Hey hey! As a coherence employee I obviously wasn’t eligible to take part in our contest, but I still went all the way to Rome from Malmö and made a game at GGJ with a group of friends (who, the poor sods, became also ineligible to submit the game :slight_smile: ).

The game is called Gentian Impact, and it is a small action game in which the players try to gather a quite well-known root* from a specific region in Italy, genziana, that is used to produce a famous digestive liquor. Apparently this root is so looked-after that it’s illegal to gather it in the wild.

In our game, players go around fetching gentian roots, planting it, and obtaining seeds to plant more. In order to protect their fields, they can place fences - which other players can bring down with a few hits.

All roots, seeds, fences are persistent, so when logging in again one will find big fields full of resources and spoils of war :smiley:

Me fighting with my teammate Matteo (Joe):

My friend Glenda had planted quite the gentian, and I was going to get it all!

Fencing a player out:

The shop, where you buy fences and sell the bottles of genziana you made:

Quite happy with the result, given that we started on SATURDAY AFTERNOON (I’m not even joking).

This is our GGJ entry, but the game is playable here in WebGL (though it’s no fun without a couple of friends)

Credits: Ennio Pirolo, Augusto Pace, Matteo Scimonelli, Ciro Continisio.

One curiosity: one of my teammates was a programmer but not an expert in Unity. He was still able to contribute quite a lot by using ChatGPT as a personal assistant, he would type what he wanted to do in natural language, and the AI would reply with steps to follow and bits of code! I was quite impressed.

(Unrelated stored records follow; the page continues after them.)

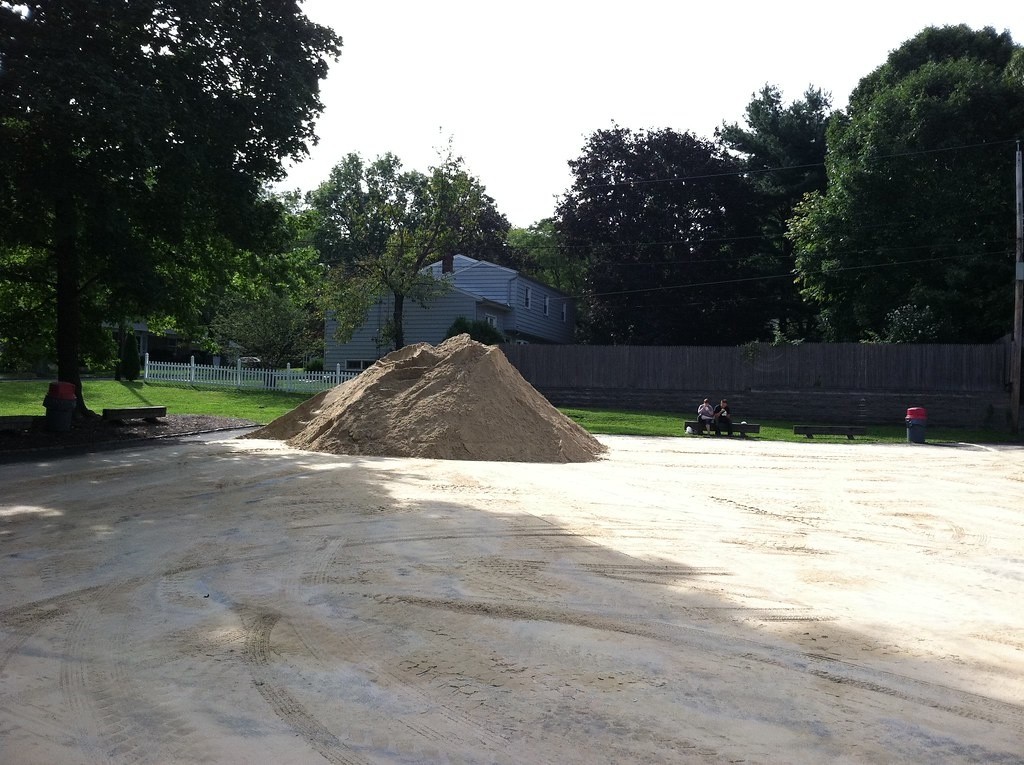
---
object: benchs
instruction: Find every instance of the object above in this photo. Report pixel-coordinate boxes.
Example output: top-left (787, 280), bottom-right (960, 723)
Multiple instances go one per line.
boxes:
top-left (103, 406), bottom-right (167, 424)
top-left (684, 421), bottom-right (760, 438)
top-left (793, 425), bottom-right (864, 440)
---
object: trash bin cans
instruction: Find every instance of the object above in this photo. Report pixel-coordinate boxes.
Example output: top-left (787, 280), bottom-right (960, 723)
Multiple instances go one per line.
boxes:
top-left (905, 407), bottom-right (926, 443)
top-left (45, 381), bottom-right (77, 432)
top-left (263, 370), bottom-right (277, 388)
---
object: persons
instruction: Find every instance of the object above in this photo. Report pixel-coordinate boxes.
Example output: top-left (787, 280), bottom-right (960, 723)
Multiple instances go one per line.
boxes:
top-left (697, 399), bottom-right (714, 437)
top-left (714, 399), bottom-right (734, 437)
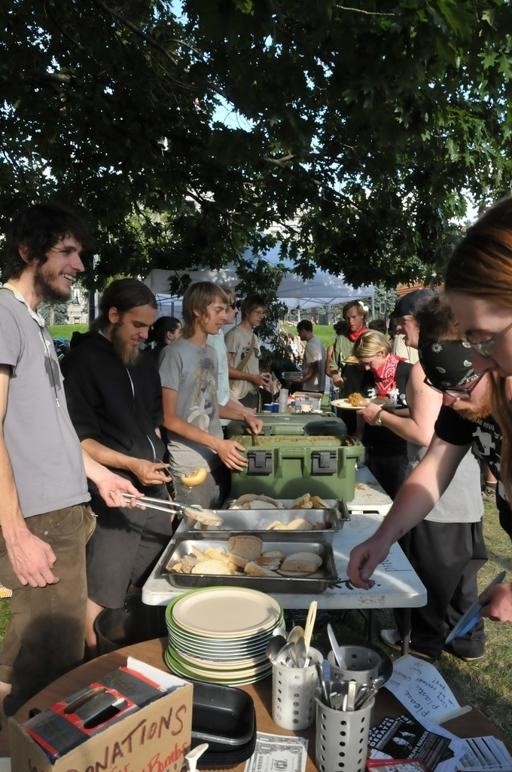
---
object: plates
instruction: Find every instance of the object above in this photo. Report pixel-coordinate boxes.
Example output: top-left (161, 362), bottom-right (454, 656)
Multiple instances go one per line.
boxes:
top-left (445, 570), bottom-right (505, 645)
top-left (330, 396), bottom-right (402, 410)
top-left (165, 586), bottom-right (286, 687)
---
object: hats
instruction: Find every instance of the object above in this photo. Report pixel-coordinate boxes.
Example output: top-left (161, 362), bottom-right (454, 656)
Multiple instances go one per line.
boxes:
top-left (389, 288), bottom-right (435, 319)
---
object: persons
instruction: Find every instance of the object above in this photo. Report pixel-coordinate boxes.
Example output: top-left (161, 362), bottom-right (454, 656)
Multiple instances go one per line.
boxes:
top-left (65, 274), bottom-right (177, 651)
top-left (442, 192), bottom-right (510, 514)
top-left (158, 280), bottom-right (264, 523)
top-left (223, 292), bottom-right (274, 437)
top-left (205, 288), bottom-right (258, 440)
top-left (0, 195), bottom-right (149, 710)
top-left (292, 287), bottom-right (511, 671)
top-left (149, 316), bottom-right (184, 349)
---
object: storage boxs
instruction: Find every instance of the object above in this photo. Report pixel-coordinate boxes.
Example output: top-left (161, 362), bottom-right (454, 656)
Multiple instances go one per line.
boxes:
top-left (7, 657), bottom-right (195, 772)
top-left (225, 413), bottom-right (366, 503)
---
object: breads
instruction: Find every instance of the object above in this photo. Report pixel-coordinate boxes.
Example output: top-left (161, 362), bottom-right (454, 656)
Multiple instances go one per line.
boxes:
top-left (168, 494), bottom-right (334, 579)
top-left (348, 392), bottom-right (363, 408)
top-left (181, 466), bottom-right (207, 488)
top-left (344, 354), bottom-right (359, 362)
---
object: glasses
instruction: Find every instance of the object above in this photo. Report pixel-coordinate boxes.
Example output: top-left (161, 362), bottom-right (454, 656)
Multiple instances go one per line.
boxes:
top-left (460, 323), bottom-right (512, 360)
top-left (424, 367), bottom-right (491, 400)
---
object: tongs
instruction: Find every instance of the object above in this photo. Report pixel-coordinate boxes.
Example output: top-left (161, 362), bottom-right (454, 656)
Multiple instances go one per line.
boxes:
top-left (158, 458), bottom-right (192, 489)
top-left (122, 492), bottom-right (202, 516)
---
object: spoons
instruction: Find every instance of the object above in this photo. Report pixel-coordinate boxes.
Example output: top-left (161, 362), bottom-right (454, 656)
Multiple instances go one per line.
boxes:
top-left (267, 626), bottom-right (307, 667)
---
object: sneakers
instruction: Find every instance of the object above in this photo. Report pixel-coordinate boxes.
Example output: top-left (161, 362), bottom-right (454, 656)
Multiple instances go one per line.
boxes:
top-left (442, 634), bottom-right (484, 662)
top-left (380, 628), bottom-right (441, 660)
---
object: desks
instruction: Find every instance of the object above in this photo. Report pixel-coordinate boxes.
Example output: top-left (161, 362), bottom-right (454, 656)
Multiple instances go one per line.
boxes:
top-left (0, 634), bottom-right (512, 772)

* “Roots” was the theme of GGJ this year

1 Like

I wish I knew about this CGJ when it was active. These entries look great. I love the way the camera kinda tilts down when youre walking down. Small touch but nice perspective.


Thanks a lot, MelKaven!

Fun fact, that is not something I put in on purpose. It happens because we use Cinemachine, which adds a bit of delay to the camera following the player’s movements. So when moving at full speed the camera lags behind, but then also adjusts to look at the player - which makes it rotate. When you stop, you see the camera going back in place and the rotation which brings it to rest is more evident.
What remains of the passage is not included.